Why support the arts in this time of trouble? Seems frivolous to some. Not to me and not to anyone who cares to study the question. And speaking of studies, a new one co-authored by the U.S. Bureau of Economic Analysis documents that the arts contribute more to the economy than agriculture or transportation or warehousing - $763.6 billion. And the arts are a net plus of $20 billion for the US when it comes to its international trade balance.

But...

We are told to keep social distance, which means that venues from the Kennedy Center for the Performing Arts in Washington to Godfrey Daniels Coffee House in Bethlehem, Pennsylvania are shuttered or will be shuttered soon.

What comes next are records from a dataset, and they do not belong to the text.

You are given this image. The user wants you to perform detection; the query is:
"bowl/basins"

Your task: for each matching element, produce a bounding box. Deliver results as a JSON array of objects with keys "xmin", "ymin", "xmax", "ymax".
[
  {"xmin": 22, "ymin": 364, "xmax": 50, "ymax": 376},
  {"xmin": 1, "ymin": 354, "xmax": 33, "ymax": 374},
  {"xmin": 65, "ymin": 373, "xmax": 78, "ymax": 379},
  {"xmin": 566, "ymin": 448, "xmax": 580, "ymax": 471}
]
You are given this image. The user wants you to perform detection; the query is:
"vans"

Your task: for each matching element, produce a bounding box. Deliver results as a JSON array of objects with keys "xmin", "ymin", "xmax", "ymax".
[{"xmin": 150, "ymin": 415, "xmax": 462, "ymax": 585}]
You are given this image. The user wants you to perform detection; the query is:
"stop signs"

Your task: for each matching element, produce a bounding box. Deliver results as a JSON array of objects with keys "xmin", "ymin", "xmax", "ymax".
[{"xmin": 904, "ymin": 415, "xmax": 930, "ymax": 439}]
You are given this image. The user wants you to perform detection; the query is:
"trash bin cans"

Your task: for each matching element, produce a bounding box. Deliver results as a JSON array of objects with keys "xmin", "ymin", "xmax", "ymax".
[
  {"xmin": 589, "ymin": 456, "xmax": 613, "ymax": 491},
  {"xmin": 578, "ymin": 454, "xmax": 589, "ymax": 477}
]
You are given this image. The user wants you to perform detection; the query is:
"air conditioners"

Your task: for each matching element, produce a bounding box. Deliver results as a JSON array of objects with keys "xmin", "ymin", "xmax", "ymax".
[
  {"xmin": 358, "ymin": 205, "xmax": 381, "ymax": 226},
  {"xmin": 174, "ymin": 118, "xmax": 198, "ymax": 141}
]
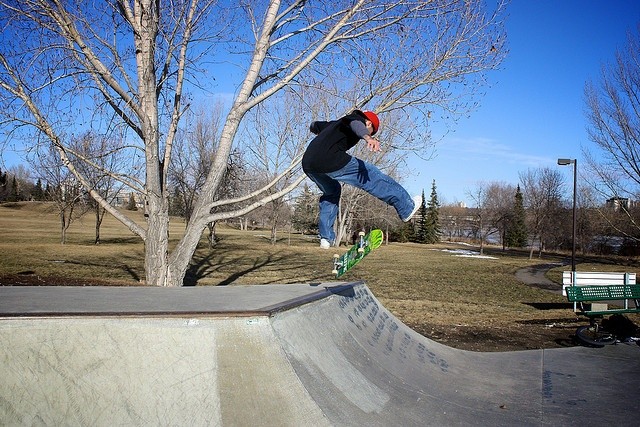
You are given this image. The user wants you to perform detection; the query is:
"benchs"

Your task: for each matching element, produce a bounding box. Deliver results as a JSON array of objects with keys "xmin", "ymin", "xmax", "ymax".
[{"xmin": 565, "ymin": 284, "xmax": 640, "ymax": 346}]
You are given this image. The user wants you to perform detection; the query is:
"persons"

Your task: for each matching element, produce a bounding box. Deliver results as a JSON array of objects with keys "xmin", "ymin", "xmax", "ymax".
[{"xmin": 302, "ymin": 110, "xmax": 423, "ymax": 250}]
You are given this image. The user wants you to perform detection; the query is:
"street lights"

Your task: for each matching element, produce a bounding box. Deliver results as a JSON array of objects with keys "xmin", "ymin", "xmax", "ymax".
[{"xmin": 558, "ymin": 157, "xmax": 578, "ymax": 273}]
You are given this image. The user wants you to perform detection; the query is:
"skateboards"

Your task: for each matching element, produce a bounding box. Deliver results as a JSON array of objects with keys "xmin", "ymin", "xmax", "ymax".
[{"xmin": 332, "ymin": 229, "xmax": 383, "ymax": 279}]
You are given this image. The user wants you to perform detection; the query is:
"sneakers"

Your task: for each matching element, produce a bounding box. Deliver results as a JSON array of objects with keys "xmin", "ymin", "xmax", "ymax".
[
  {"xmin": 402, "ymin": 195, "xmax": 422, "ymax": 222},
  {"xmin": 320, "ymin": 238, "xmax": 330, "ymax": 249}
]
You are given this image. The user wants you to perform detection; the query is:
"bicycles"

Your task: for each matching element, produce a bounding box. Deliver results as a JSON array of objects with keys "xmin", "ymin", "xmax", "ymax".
[{"xmin": 579, "ymin": 316, "xmax": 640, "ymax": 348}]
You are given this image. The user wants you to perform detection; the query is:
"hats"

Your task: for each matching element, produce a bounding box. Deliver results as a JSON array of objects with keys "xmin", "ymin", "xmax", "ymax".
[{"xmin": 353, "ymin": 109, "xmax": 379, "ymax": 136}]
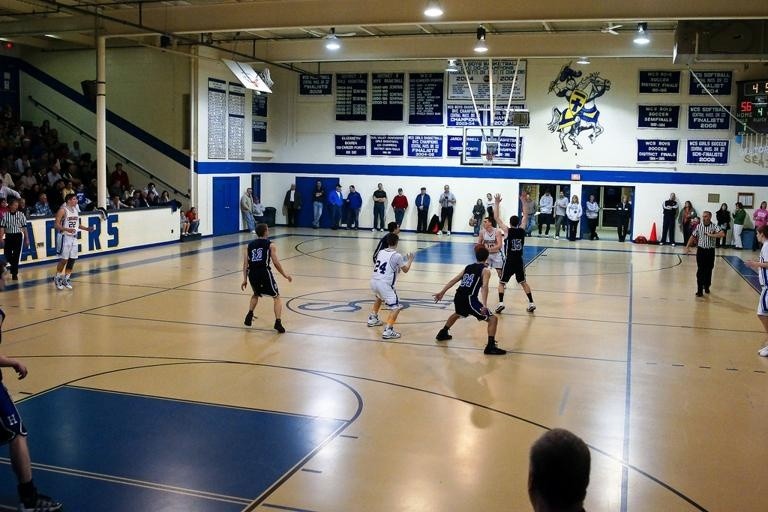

Without audiences, no ticket sales. The venues struggle. Without audiences, no place for artists - basically small business people - to earn a living. In all, more than 5,000,000 workers are employed in the arts and culture industry, many of whom depend on open doors encouraging engaged audiences. And those 5,000,000 are only the salaried individuals working in the industry. Absorb that and add to your thinking that, according to the census, artists are 3.6 times more likely to be self-employed than the average American wage earner. So those self-employed artists are not counted as part of that 5,000,0000. And so they can expect no paid sick leave or other employment benefits.

If that's not enough for you to understand why there is money in the stimulus package for the arts, I simply can't help you.